Promoteurs de thèses: Madame Anne STAQUET et Dominique LAMBERT
Résumé de la dissertation
Le réalisme scientifique est une thèse centrale de la philosophie des sciences, c’est même l’une des conceptions philosophiques les plus discutées et débattues. Dans sa forme la plus simple, le réalisme est l’idée selon laquelle l’adéquation empirique et la puissance prédictive des productions scientifiques (par exemple des théories) est un indicateur fiable de leur validité en tant que descriptions de la réalité.

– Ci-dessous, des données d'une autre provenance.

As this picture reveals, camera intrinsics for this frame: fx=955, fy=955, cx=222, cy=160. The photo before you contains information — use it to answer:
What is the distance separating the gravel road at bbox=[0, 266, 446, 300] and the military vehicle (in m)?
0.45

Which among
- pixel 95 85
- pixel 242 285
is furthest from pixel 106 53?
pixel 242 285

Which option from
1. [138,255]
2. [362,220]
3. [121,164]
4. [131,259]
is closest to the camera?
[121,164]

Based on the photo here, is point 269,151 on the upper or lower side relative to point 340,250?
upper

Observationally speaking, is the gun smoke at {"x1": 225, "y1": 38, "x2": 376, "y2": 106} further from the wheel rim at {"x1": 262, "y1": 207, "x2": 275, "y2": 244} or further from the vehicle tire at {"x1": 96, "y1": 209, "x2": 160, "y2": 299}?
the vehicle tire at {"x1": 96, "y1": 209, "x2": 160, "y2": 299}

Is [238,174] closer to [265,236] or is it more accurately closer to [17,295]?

Par ailleurs, il est largement reconnu que les modèles occupent un rôle très important dans la connaissance scientifique, et une grande partie de la pratique scientifique consiste à élaborer et tester ces modèles. La position réaliste consiste alors à soutenir que les modèles efficaces dans leurs prédictions sont des représentations adéquates des systèmes physiques qu’ils modélisent.
Pourtant, les modèles scientifiques ne sont que très rarement des descriptions crédibles des phénomènes qu’ils tentent d’expliquer. Il est admis que les modèles contiennent des idéalisations, des approximations, et qu’ils font abstraction de certains facteurs. C’est une question pratique qui a des conséquences philosophiques très profondes. Si l’on peut facilement admettre que ces idéalisations sont nécessaires pour que le modèle puisse être développé, cela pose la question du succès empirique et prédictif.
Cette constatation a poussé certains philosophes à comparer les modèles scientifiques avec des fictions. Un modèle n’est pas le reflet de la réalité et des phénomènes, mais un objet dont certaines propriétés ne sont pas applicables au monde physique, voire même impossibles. Dès lors, que peut-on dire de leur validité en tant que descriptions de la réalité ? Que peut-on déduire de leur efficacité prédictive ?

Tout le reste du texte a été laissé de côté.